Housing Minister Rich Coleman mused aloud last January about coming up with a law that would give authorities the power to force homeless people into shelters during cold/wet-weather snaps, if they persist in sleeping outside in spite of efforts to get them in. Now it appears his ministry is going ahead with that plan, according to e-mails that I got sent to me from various ministry staff.
The minister says he wants to at least try to do this to prevent deaths, even if groups decide to challenge it on Charter of Rights grounds. (He did clarify to me, by the way, that although police will be given the power to take people by force if necessary, though not too much force, to shelters, there will be no requirement put on shelter staff or police to keep them there.)
When I asked the minister how many people he thought this might end up being used on, he didn’t give me a number but said that it’s just “one more tool in the toolbox” that people who work in various agencies have asked him for. As has been reported many times in the past, the last homeless count found almost 1,600 people sleeping outside out of a total homeless count of 2,600. Vancouver is also unique among North American cities in having a high percentage of people who are defined as chronically homeless and who have been out on the streets or in shelters for more than a year.

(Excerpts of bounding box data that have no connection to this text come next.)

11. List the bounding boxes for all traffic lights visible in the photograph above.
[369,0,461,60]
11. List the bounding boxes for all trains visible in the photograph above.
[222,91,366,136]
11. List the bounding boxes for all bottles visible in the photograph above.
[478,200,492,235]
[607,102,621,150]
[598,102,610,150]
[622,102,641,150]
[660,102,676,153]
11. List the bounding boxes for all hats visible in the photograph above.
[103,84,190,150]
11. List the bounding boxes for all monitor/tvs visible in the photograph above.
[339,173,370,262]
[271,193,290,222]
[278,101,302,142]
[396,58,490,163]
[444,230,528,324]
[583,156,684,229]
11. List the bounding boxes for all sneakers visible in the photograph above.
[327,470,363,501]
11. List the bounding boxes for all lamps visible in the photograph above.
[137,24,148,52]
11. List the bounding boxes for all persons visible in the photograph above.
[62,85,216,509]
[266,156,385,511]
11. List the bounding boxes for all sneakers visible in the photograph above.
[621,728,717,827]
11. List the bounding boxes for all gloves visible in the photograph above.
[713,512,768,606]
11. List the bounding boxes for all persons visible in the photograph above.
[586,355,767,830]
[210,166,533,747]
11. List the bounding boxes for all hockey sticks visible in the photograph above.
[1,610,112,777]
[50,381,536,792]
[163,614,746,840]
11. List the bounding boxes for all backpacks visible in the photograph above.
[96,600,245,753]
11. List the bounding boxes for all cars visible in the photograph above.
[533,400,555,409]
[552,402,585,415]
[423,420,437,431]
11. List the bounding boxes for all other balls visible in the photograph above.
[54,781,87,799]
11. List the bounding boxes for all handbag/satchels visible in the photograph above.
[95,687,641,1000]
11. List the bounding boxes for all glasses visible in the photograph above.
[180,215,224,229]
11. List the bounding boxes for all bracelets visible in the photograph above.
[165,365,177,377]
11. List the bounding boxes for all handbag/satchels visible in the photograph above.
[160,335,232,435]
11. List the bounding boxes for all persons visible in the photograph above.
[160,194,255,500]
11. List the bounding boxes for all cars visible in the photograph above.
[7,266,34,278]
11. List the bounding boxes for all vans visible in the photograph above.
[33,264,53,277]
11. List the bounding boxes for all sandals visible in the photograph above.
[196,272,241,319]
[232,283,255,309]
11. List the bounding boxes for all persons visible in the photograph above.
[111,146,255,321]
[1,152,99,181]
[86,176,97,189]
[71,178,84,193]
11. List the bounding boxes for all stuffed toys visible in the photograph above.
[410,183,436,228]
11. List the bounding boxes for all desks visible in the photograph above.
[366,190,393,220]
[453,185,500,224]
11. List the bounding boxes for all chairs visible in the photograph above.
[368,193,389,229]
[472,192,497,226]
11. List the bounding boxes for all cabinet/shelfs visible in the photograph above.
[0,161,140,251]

My Globe story on this is here.
The memos and e-mails I got are attached below. For obvious reasons, identifying markers have been taken off.
P.S. I heard a headline on the radio as I was driving 15 minutes ago that said the province wants to make homelessness “illegal.” Nothing I’ve seen so far suggests that anyone will be ticketed or fined or charged for being homeless. The legislation is all about giving authorities the power to force people to sleep indoors during bad weather.